_DATA TO PROCESS_.

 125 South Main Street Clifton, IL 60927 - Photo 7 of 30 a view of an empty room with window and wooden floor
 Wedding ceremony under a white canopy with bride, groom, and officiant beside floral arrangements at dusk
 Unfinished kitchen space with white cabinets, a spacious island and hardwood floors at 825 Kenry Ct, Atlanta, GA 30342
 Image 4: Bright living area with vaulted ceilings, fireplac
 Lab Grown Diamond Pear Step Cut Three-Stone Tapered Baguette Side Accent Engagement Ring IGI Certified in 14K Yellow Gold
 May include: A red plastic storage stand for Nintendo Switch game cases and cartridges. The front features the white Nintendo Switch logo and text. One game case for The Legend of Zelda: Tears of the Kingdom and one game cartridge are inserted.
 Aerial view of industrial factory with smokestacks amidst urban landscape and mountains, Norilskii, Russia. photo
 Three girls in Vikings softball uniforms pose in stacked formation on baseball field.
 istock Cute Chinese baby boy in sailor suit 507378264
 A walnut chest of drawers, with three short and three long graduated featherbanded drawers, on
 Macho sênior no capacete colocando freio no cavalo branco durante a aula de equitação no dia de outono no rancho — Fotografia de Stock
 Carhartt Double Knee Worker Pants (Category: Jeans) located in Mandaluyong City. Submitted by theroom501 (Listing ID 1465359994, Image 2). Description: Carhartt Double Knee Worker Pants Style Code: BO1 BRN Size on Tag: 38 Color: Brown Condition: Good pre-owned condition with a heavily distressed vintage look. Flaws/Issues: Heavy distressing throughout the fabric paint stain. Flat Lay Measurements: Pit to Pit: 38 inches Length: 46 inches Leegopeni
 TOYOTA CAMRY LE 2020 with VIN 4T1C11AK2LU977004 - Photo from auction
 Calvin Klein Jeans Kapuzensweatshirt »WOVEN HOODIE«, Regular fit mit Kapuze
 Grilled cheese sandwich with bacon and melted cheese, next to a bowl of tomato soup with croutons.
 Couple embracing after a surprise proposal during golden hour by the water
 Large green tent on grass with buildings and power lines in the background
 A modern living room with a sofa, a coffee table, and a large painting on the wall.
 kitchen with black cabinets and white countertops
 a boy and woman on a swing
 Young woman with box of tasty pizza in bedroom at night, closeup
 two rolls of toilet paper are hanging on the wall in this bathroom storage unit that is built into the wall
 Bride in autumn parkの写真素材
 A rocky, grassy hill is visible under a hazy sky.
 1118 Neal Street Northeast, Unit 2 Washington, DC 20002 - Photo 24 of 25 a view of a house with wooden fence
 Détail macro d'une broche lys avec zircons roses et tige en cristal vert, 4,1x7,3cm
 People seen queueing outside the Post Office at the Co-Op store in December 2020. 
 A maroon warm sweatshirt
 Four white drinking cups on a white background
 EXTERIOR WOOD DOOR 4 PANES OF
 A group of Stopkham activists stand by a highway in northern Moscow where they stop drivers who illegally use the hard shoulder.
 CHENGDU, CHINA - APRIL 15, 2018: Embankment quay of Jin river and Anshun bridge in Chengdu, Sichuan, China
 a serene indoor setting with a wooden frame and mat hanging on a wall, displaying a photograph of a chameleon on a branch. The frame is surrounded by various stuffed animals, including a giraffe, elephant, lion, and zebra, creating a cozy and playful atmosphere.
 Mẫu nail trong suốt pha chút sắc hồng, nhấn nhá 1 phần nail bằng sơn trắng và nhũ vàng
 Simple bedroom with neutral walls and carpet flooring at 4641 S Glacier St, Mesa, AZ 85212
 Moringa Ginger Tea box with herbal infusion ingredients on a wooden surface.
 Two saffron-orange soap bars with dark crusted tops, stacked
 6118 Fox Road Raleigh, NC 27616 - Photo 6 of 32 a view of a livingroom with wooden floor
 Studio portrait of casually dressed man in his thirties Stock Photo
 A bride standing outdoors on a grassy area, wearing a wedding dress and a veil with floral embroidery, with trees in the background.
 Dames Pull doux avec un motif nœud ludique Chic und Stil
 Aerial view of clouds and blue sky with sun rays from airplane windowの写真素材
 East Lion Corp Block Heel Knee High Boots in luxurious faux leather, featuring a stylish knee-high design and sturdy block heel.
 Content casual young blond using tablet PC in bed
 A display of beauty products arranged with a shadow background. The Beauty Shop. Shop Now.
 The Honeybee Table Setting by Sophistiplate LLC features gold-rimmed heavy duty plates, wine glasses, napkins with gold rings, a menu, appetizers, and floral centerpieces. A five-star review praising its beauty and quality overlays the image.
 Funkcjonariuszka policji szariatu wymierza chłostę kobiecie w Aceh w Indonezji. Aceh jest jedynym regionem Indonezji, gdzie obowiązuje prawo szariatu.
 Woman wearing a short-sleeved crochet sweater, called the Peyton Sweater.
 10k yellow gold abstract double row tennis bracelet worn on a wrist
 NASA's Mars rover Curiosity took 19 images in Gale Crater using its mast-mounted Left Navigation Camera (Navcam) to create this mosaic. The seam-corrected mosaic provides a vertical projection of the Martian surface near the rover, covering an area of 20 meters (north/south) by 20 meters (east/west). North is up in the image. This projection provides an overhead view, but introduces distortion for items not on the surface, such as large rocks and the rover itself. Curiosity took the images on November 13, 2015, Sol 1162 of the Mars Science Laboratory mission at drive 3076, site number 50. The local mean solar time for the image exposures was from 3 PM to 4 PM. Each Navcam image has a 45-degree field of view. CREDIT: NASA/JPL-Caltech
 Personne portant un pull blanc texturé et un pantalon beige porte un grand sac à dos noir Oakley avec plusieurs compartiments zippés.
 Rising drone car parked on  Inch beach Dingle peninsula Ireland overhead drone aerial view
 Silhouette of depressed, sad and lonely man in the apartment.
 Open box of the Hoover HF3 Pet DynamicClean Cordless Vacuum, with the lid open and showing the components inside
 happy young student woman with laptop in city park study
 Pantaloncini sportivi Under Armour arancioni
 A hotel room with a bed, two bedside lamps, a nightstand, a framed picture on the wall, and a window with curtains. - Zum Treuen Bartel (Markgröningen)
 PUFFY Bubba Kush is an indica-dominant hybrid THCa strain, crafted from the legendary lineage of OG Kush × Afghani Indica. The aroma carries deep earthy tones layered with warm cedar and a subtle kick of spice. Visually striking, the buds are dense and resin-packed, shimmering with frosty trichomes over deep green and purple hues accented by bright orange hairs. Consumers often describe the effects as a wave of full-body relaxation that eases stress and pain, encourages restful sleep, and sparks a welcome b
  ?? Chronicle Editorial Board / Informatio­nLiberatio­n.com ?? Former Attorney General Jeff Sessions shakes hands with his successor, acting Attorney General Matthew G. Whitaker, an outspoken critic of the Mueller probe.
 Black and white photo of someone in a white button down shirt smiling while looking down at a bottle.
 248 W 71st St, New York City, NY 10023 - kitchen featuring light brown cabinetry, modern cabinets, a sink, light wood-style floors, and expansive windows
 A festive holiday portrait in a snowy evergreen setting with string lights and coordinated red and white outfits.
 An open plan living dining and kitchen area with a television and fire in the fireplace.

_ACTION ITEM_.
The response should be the listing above, limited to the lines between the one holding "CHENGDU, CHINA - APRIL" and the one holding "A display of", inclusive, reproduced exactly.

_SOLUTION BELOW_.
 CHENGDU, CHINA - APRIL 15, 2018: Embankment quay of Jin river and Anshun bridge in Chengdu, Sichuan, China
 a serene indoor setting with a wooden frame and mat hanging on a wall, displaying a photograph of a chameleon on a branch. The frame is surrounded by various stuffed animals, including a giraffe, elephant, lion, and zebra, creating a cozy and playful atmosphere.
 Mẫu nail trong suốt pha chút sắc hồng, nhấn nhá 1 phần nail bằng sơn trắng và nhũ vàng
 Simple bedroom with neutral walls and carpet flooring at 4641 S Glacier St, Mesa, AZ 85212
 Moringa Ginger Tea box with herbal infusion ingredients on a wooden surface.
 Two saffron-orange soap bars with dark crusted tops, stacked
 6118 Fox Road Raleigh, NC 27616 - Photo 6 of 32 a view of a livingroom with wooden floor
 Studio portrait of casually dressed man in his thirties Stock Photo
 A bride standing outdoors on a grassy area, wearing a wedding dress and a veil with floral embroidery, with trees in the background.
 Dames Pull doux avec un motif nœud ludique Chic und Stil
 Aerial view of clouds and blue sky with sun rays from airplane windowの写真素材
 East Lion Corp Block Heel Knee High Boots in luxurious faux leather, featuring a stylish knee-high design and sturdy block heel.
 Content casual young blond using tablet PC in bed
 A display of beauty products arranged with a shadow background. The Beauty Shop. Shop Now.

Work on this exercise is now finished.